In place of the anticipated lethal bite to the skull, Whispr had suffered only an annoyed swipe across his upper back. In the absence of a mirror he could not tell the extent of the damage. The flexibility afforded by his slender frame did allow him, however, to reach all the way around back and feel the area. The contact pained him and his fingers came away bloody—but not too bloody. Trying his best to ignore the burning he alternately stumbled and swam northwestward. The sensation was akin to someone taking a sheaf of new nine-kilo bond and dragging the edges across his deltoids: a hundred paper cuts all concentrated in the same place. He was hurting, but he would not die.

Not from the single glancing paw swipe, but just possibly from hunger. He struggled onward. Many decades of federal protection resulting in the restoration of filtering reed beds, mangroves, and sawgrass had rendered the waters of the reserve in which he found himself at least nominally fit to drink, but he was still growing weaker by the hour. It had been too long since he had last had anything to eat and his slenderized melded frame contained no reserves of fat. He needed food.

About right
, he mused. He had eluded the police, avoided the dangers of the swamp, and escaped death by jaguar only to look forward to perishing for lack of access to something as banal as a vending machine.

It was midafternoon and crushingly humid when he stumbled into the isolated fishing outpost.

Dirty white, mussel-encrusted pylons supporting multiple nets speckled with electronic ministunners identified the dwelling as the home of a fisherman.

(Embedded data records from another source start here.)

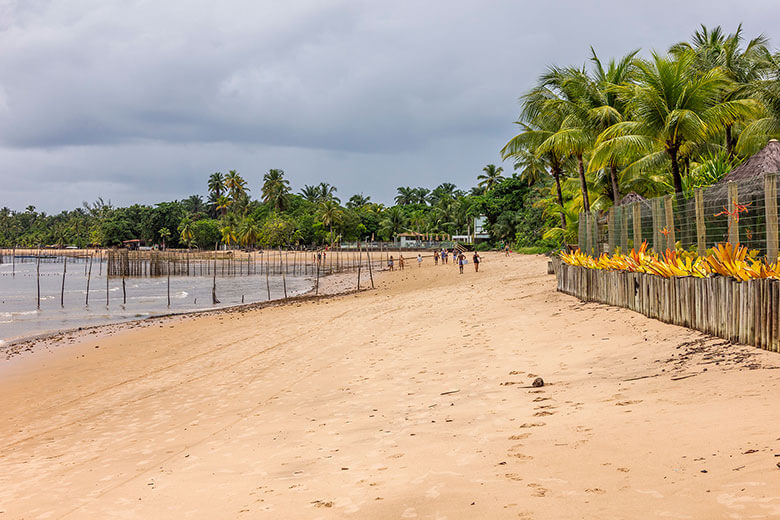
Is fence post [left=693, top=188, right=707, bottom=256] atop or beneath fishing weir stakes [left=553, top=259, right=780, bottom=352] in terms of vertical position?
atop

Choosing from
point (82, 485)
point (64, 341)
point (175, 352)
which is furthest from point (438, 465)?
point (64, 341)

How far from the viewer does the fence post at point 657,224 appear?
423 inches

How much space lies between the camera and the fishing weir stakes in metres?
6.04

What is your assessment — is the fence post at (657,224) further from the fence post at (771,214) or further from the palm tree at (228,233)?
the palm tree at (228,233)

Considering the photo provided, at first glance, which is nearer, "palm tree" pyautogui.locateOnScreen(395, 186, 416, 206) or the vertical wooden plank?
the vertical wooden plank

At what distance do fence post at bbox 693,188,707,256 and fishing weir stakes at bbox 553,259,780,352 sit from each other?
89cm

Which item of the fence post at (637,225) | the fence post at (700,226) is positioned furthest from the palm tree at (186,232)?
the fence post at (700,226)

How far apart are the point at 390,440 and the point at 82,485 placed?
115 inches

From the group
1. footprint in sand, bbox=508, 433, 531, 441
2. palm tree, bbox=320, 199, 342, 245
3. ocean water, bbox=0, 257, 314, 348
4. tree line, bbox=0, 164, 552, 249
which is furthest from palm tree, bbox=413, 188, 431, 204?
footprint in sand, bbox=508, 433, 531, 441

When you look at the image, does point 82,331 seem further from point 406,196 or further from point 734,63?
point 406,196

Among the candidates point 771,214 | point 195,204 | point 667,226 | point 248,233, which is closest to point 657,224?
point 667,226

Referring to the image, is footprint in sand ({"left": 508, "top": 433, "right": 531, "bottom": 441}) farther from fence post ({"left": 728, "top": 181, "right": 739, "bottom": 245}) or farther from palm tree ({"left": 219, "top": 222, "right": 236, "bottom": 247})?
palm tree ({"left": 219, "top": 222, "right": 236, "bottom": 247})

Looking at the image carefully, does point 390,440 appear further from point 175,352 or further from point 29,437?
point 175,352

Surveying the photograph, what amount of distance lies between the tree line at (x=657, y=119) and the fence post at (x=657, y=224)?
4184 mm
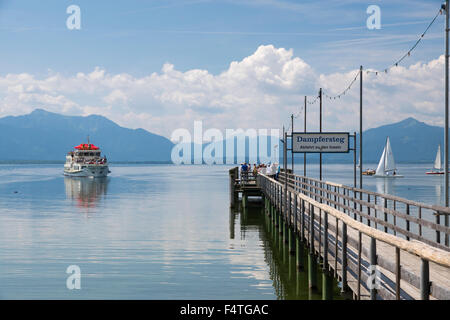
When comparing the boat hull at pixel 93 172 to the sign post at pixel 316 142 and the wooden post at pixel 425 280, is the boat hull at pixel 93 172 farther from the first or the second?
the wooden post at pixel 425 280

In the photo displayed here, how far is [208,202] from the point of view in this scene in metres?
44.3

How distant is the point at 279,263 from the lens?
1753 centimetres

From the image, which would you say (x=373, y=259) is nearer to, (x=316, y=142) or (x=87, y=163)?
(x=316, y=142)

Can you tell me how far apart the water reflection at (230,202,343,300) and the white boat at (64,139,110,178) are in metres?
73.4

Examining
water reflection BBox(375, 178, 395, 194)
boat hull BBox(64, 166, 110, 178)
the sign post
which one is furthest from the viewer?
boat hull BBox(64, 166, 110, 178)

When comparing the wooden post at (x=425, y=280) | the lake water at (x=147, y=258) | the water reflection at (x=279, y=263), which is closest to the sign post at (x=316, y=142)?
the water reflection at (x=279, y=263)

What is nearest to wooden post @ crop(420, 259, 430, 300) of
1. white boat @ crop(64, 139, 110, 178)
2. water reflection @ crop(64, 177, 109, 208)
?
water reflection @ crop(64, 177, 109, 208)

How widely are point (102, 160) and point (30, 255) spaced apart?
8733 cm

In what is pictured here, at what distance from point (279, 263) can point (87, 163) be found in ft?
294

Though licenses to work the broad stretches of the coastal preserves were heavily regulated, individuals or families lucky enough to have obtained one could make a good living fishing within their designated boundaries since large commercial operations were banned inshore. The majority of catches ended up in the restaurants and markets of Greater Savannah. Any excess was vacuumed up by the insatiable market of the Atlanta Conurbation.